A memória presenteia-nos apenas quando o presente a sacode. Não é um armazém com imagens e palavras fixas mas uma rede dinâmica de associações que nunca está parada e é sujeita a revisão sempre que recuperamos uma velha imagem ou palavras antigas.

O processamento a que Siri submete o herói da sua história, fazendo-o atravessar passado, presente e futuro como através de uma lente de autoanalise, é simultâneamente brilhante e enternecedor:

(...)como Kant dizia, nunca temos acesso às coisas em si; o que não quer dizer que não haja um mundo lá fora. O problema é que todos nós somos cegos, dependentes de representações predeterminadas e o que acreditamos que vamos ver. É o que acontece na maior parte do tempo. Não experienciamos o mundo. Experienciamos as nossas expectativas acerca do mundo.

Ao escolher não o alhear de uma sociedade e um tempo comuns e contemporâneos a quem a lê, onde segredos e memórias ecoam preocupações e desejos de todos nós, Hustvedt cria uma galeria de personagens credíveis, perdidas numa urbe selvática que preda as emoções de cada um de nós e nos amputa da capacidade de interagir com os outros e connosco:

Já muitas vezes pensei que ninguém é como se imagina, que todos normalizamos a terrível estranheza da vida íntima com várias ficções convenientes.

Entre os conflitos familiares, o silêncio, a morte e a solidão, as personagens de Siri Hustvedt vão-se movimentando ao sabor das emoções, sensações, traumas e histórias que as fazem quem são...

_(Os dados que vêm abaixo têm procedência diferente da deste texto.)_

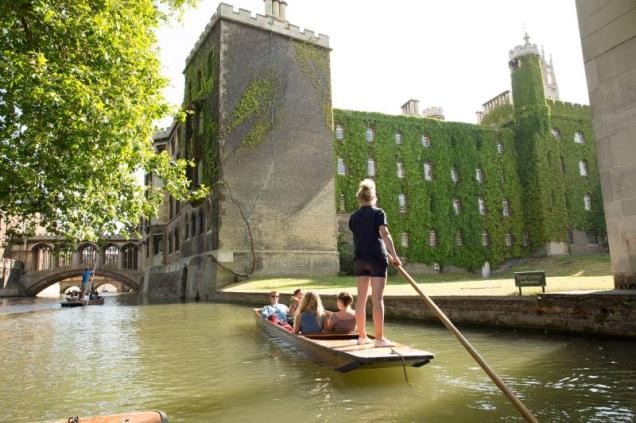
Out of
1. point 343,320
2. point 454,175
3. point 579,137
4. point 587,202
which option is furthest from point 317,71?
point 343,320

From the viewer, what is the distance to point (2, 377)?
7.36 metres

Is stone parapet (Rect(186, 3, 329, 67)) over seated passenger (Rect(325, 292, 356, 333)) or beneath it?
over

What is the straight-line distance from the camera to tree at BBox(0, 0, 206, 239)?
967 cm

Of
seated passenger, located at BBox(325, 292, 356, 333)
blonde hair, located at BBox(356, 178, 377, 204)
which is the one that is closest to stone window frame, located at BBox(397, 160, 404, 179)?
seated passenger, located at BBox(325, 292, 356, 333)

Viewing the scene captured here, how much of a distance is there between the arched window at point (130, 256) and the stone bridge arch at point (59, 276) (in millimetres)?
11388

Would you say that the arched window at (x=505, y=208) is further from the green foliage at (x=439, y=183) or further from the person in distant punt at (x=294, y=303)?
the person in distant punt at (x=294, y=303)

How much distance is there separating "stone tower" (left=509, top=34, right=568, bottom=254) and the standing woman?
115ft

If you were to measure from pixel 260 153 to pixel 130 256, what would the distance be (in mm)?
49818

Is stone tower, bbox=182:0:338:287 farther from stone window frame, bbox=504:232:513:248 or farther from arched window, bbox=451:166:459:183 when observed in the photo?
stone window frame, bbox=504:232:513:248

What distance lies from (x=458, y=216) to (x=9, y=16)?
33.1m

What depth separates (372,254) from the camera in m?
6.42

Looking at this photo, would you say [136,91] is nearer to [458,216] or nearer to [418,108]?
[458,216]

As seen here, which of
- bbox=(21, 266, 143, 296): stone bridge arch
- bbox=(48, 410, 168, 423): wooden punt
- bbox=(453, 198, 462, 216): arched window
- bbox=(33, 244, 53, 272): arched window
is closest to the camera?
bbox=(48, 410, 168, 423): wooden punt

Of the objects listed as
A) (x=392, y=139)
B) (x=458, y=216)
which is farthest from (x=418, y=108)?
(x=458, y=216)
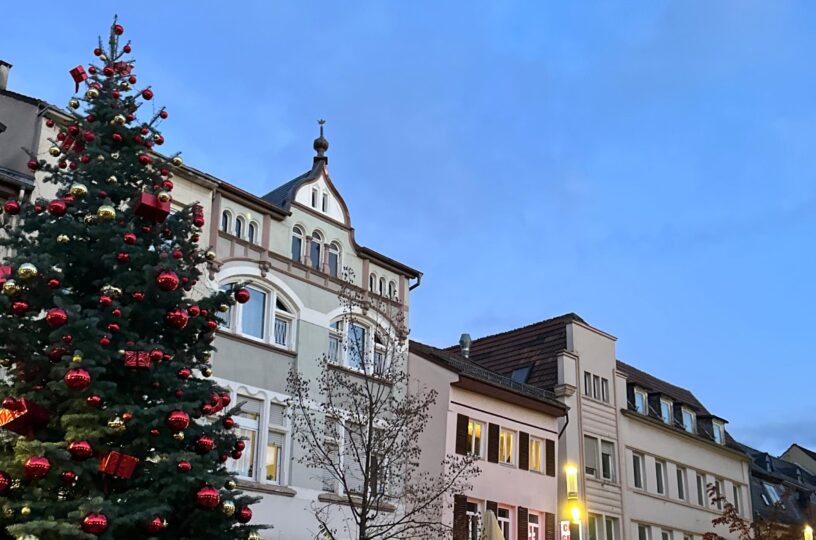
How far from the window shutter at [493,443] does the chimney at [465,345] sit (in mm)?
9451

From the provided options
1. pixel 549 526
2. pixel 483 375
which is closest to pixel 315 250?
pixel 483 375

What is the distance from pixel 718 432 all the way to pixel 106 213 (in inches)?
1568

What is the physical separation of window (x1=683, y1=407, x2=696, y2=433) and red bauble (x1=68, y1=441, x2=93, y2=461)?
120ft

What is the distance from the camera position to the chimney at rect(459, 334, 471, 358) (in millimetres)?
41812

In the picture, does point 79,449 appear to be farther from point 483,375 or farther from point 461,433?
point 483,375

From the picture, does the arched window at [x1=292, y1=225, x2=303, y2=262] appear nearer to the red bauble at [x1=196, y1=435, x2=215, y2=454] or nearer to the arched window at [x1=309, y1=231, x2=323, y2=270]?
the arched window at [x1=309, y1=231, x2=323, y2=270]

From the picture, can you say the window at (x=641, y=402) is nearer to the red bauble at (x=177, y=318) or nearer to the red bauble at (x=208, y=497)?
the red bauble at (x=177, y=318)

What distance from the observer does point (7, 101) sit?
2272 centimetres

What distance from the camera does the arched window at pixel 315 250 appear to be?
92.6 feet

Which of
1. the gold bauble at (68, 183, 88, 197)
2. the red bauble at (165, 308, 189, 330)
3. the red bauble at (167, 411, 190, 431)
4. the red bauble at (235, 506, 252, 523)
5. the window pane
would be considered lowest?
the red bauble at (235, 506, 252, 523)

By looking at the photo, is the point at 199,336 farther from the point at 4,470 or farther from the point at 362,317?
the point at 362,317

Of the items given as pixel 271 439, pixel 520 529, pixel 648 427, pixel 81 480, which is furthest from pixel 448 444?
pixel 81 480

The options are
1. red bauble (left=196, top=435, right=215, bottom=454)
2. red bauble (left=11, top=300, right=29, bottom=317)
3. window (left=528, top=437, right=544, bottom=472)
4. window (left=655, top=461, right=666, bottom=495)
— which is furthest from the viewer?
window (left=655, top=461, right=666, bottom=495)

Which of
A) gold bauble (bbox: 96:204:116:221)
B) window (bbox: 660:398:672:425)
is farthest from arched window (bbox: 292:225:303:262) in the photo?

À medida que foi envelhecendo, sofria com a desintegração da vizinhança que conhecera, e uma vez disse que um dos maiores males no mundo e a que menos atenção se dava era a solidão.

... até descobrirem as portas do diálogo, da compreensão, da partilha, da autoaceitação como uma resposta para a fragmentação pessoal e coletiva do mundo moderno...

Falar une. Nós queremos um mundo coerente, não um mundo todo fragmentado, aos pedaços.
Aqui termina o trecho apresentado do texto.